#### PAGE TEXT ####

6. Payment of Expenses. Subject to Section 3(c) hereof, whether or not
the Conversion is consummated, the Company and the Association shall pay the
following expenses: (a) all regulatory filing fees, including but not limited to
those payable to the Commission, OTS, "blue sky" authorities and the NASD
(including fees payable to the NASD for Trident's filing pursuant to the NASD
Corporate Finance Rule), (b) all stock issue and transfer taxes which may be
payable with respect to the sale of the Shares, (c) attorneys' fees incurred by
the Company and the Association, (d) attorneys' fees relating to any required
"blue sky" laws research and filings, (e) telephone charges, (f) air freight,
(g) rental equipment, (h) supplies, (i) transfer agent and registrar fees and
expenses, (j) auditing and accounting fees and expenses, (k) costs of printing
and mailing all documents necessary in connection with the Conversion, and (l)
slide production expenses in connection with any community investor meetings to
be held by Trident.
Trident Securities, Inc.
Page 16
7. Conditions of Trident's Obligations. Except as may be waived in
writing by Trident, the obligations of Trident as provided herein shall be
subject to the accuracy of the representations and warranties contained in
Section 2 hereof as of the date hereof and as of the Closing Date, to the
performance by the Company and the Association of their obligations hereunder,
and to the following conditions:
(a) At the Closing Date, Trident shall receive the favorable
opinion of Elias, Matz, Xxxxxxx & Xxxxxxx L.L.P., counsel for the
Company and the Association, dated the Closing Date, addressed to
Trident, in form and substance reasonably satisfactory to counsel for
Trident and stating that:
(i) the Company has been incorporated and is validly existing
as a corporation under the laws of the State of Louisiana, and its
Articles of Incorporation and Bylaws comply in all materials respects
with Louisiana law.
(ii) the Company has full power and authority to own, lease
and operate its properties and to conduct its business as described in
the Prospectus;
(iii) the Company is not in violation of its Articles of
Association or, to such counsel's Actual Knowledge, its bylaws;
(iv) the Association is validly existing as a mutual savings
association under the laws of Louisiana, with full power and authority
to own its properties and conduct its business as described in the
Prospectus; and, to such counsel's Actual Knowledge, the Association
has obtained all federal and Louisiana banking licenses, permits and
authorizations currently required for the conduct of its business as
described in the Prospectus, all of which are in full force and effect,
except where the failure to obtain such licenses, permits or
authorizations would not have a material adverse effect on the
Association.
(v) the Association is a member of the Federal Home Loan Bank
of Dallas, and the deposit accounts of the Association are insured by
the SAIF up to the applicable legal limits; and no action or proceeding
to suspend or revoke such membership or insurance coverage is pending
or, to such counsel's Actual Knowledge, threatened;
(vi) the activities of the Association as described in the
Prospectus are permitted under the HOLA, OTS Regulations, the LSLA and
LOFI Regulations;
(vii) to such counsel's Actual Knowledge, the Association has
no direct or indirect subsidiary corporations;
Trident Securities, Inc.

#### RAW RECORDS ####

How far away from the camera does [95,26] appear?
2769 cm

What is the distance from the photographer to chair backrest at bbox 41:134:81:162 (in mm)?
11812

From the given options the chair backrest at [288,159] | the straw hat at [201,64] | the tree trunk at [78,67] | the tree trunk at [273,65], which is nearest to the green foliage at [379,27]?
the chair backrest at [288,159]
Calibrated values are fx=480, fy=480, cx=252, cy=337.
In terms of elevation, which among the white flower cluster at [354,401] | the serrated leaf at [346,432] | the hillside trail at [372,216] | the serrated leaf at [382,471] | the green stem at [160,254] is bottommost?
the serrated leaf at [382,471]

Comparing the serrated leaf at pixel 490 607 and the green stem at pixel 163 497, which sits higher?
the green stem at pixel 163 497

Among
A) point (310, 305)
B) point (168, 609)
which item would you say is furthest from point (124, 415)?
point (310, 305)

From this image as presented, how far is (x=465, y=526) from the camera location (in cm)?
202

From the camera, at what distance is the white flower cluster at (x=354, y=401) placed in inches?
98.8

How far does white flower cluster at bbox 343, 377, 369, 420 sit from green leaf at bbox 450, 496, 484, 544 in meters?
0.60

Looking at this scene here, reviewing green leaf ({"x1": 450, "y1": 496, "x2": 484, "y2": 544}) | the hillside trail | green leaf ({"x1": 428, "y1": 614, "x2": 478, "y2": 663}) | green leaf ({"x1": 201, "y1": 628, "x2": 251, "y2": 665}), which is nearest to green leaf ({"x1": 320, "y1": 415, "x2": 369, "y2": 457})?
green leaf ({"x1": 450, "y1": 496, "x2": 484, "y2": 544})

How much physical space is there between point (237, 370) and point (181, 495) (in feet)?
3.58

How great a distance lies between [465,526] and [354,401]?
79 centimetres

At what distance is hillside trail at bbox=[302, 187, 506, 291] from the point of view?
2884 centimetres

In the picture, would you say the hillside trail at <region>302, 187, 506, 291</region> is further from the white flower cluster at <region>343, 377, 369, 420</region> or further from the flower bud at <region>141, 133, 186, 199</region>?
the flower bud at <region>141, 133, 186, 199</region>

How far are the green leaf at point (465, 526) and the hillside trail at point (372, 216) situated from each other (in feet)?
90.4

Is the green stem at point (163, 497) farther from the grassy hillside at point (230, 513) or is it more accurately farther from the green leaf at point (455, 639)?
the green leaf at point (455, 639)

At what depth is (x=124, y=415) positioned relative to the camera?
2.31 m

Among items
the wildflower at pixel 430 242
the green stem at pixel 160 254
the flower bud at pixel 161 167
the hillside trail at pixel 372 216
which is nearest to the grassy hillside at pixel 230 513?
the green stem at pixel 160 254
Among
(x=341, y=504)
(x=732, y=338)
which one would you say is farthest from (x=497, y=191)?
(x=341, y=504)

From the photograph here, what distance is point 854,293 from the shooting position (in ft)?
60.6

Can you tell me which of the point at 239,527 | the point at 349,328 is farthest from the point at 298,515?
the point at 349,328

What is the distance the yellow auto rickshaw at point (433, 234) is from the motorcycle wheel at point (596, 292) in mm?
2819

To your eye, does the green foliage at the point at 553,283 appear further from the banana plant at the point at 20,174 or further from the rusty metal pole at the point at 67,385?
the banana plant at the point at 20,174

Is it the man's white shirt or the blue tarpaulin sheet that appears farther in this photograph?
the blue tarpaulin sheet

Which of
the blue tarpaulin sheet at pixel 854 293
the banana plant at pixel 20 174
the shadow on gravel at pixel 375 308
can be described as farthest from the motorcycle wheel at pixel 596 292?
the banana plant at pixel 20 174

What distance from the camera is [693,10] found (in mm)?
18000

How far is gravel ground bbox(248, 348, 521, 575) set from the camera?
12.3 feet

####

**WHAT NEEDS TO BE DONE:** According to the agreement excerpt, of which Federal Home Loan Bank is the Association a member?

**WRITTEN SOLUTION:** The Federal Home Loan Bank of Dallas.